An impressive quarterly earnings report from FedEx for the period ending November 30. Cost cutting and disciplined rate management resulted in positive gains across the company’s major divisions. Overall, revenue (as reported) increased 9.4% to $16.3 billion, operating income climbed 7.7% to $1.26 billion and net income was up 10.7% to $775 million.
Results from the largest division, Express, were highly anticipated due to the June cyberattack of the former TNT business. The attack impacted Express about $100 million. Despite this, the division reported revenue up 8.2% to $9.35 billion and operating income gains of 1.6% to $717 million.
Integration of TNT into the Express division continues and as noted on the earnings call, the company is increasing investment to expedite the process. Originally, costs were expected to be about $800 million but have now climbed to around $1.4 billion.
Express benefited from higher rates. For example, its U.S. Express Domestic Package revenue increased 6% while average daily volumes gained only 1%. Meanwhile, International Export Package Revenue was up 7% with average daily volume increasing 3%.

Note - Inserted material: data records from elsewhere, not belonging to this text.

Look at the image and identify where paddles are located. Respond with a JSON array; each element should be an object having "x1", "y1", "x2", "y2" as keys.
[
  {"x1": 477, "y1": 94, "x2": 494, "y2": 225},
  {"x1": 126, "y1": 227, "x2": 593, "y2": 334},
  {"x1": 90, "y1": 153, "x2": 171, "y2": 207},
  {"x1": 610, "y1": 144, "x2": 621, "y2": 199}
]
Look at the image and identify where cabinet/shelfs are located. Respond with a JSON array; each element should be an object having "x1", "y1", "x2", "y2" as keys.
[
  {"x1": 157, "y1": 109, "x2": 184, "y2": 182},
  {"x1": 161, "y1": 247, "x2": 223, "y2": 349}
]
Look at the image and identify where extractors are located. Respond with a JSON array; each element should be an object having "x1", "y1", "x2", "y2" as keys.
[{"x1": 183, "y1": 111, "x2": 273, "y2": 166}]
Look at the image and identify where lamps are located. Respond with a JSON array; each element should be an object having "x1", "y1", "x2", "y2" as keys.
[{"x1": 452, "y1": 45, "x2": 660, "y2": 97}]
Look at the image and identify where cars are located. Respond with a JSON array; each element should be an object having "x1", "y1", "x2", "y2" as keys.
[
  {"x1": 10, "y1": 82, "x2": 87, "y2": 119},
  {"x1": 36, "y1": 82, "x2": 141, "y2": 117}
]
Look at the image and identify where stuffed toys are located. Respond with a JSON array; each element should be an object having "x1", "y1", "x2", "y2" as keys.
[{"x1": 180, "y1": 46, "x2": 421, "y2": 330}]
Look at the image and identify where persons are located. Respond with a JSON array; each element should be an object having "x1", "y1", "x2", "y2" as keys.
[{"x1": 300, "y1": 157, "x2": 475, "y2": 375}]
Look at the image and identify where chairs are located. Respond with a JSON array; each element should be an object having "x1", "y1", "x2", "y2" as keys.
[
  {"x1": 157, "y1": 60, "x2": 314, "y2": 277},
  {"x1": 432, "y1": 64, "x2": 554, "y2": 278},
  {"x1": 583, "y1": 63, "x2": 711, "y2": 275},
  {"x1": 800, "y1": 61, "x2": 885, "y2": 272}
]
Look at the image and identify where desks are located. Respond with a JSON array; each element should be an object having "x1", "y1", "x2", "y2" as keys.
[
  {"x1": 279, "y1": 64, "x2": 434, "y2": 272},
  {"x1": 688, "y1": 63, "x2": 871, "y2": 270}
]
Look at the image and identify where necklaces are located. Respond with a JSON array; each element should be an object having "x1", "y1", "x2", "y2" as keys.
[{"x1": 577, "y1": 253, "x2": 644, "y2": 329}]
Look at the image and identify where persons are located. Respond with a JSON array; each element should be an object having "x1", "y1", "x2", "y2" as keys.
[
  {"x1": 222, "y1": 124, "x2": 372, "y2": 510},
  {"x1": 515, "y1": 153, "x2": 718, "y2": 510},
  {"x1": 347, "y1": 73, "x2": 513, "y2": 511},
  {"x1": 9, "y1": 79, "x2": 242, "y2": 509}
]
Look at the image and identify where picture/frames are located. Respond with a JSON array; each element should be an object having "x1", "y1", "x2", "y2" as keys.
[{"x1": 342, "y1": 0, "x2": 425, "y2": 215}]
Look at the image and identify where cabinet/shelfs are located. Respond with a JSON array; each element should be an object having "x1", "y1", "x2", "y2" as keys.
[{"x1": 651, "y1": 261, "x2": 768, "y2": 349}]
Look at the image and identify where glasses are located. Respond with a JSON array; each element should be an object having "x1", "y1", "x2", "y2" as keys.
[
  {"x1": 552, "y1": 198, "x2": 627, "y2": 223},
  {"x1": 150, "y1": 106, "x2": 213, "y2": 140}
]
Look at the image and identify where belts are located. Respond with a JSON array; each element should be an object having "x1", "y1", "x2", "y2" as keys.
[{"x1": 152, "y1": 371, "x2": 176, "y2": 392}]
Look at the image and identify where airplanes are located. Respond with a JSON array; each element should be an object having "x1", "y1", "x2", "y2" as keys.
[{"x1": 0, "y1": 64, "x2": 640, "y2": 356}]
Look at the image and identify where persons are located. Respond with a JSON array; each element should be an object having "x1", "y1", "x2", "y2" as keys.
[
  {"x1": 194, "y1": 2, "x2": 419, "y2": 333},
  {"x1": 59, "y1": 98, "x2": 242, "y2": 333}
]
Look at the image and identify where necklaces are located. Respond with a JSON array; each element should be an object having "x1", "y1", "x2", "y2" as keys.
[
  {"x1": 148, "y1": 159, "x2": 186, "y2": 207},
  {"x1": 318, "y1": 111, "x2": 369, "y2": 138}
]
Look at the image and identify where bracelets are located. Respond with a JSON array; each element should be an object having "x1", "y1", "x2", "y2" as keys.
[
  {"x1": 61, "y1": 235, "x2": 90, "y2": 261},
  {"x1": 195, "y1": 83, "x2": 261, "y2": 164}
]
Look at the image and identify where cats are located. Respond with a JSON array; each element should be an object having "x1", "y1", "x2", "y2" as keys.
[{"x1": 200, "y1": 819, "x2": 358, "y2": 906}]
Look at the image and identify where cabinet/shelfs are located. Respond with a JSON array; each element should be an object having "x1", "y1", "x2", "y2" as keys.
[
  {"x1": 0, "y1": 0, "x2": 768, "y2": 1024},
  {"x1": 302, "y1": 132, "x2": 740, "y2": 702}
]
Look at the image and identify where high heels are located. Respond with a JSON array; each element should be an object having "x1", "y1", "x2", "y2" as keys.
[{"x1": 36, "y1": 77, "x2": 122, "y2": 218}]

Meanwhile, international investments continued for the group. During the quarter Express opened a new ground operations center in Barcelona. The facility will process both domestic and international shipments, serving as a gateway between the Barcelona region and Europe.
In late September, FedEx signed an agreement with Incheon International Airport Corporation to build a new FedEx Cargo Terminal. The facility will cover 23,425 square meters, more than twice the size of the current facility. Once completed in 2021, the facility will have the capacity to sort up to 18,000 packages per hour, allowing inbound and outbound shipments to be processed faster. As noted in its press release, the airport has seen the volume of international shipments increase by 10.4 percent in 2016 from 2012 to 2,714,217 tons.
Lastly, investments in its fleet continues with the announcements for feeder planes from both ATR and Cessna. As noted on the earnings call, the current fleet of ATRs and 208s are 25 to 26 years old and will be approaching 30 years by 2020 when FedEx take the first deliveries. As described by David Cunningham, President and CEO of FedEx Express, the planes will have “large cargo doors, which is different than the others. And they are also containerized versus being bulk-loaded… we’re creating a lot of efficiency but we’re also creating the opportunity to handle product to markets that we haven’t been able to handle in some of the smaller aircraft to this point”.
The company issued an upbeat outlook. According to Alan B. Graf, executive vice president and chief financial officer for FedEx, “We are increasing our fiscal 2018 forecast, due to enhanced revenue quality, solid demand trends and our success in restoring business impacted by this summer’s cyberattack. We expect to see improved results in our fiscal second half, and we reaffirm our commitment to improve operating income at the FedEx Express segment by $1.2 to $1.5 billion in fiscal 2020 versus fiscal 2017.”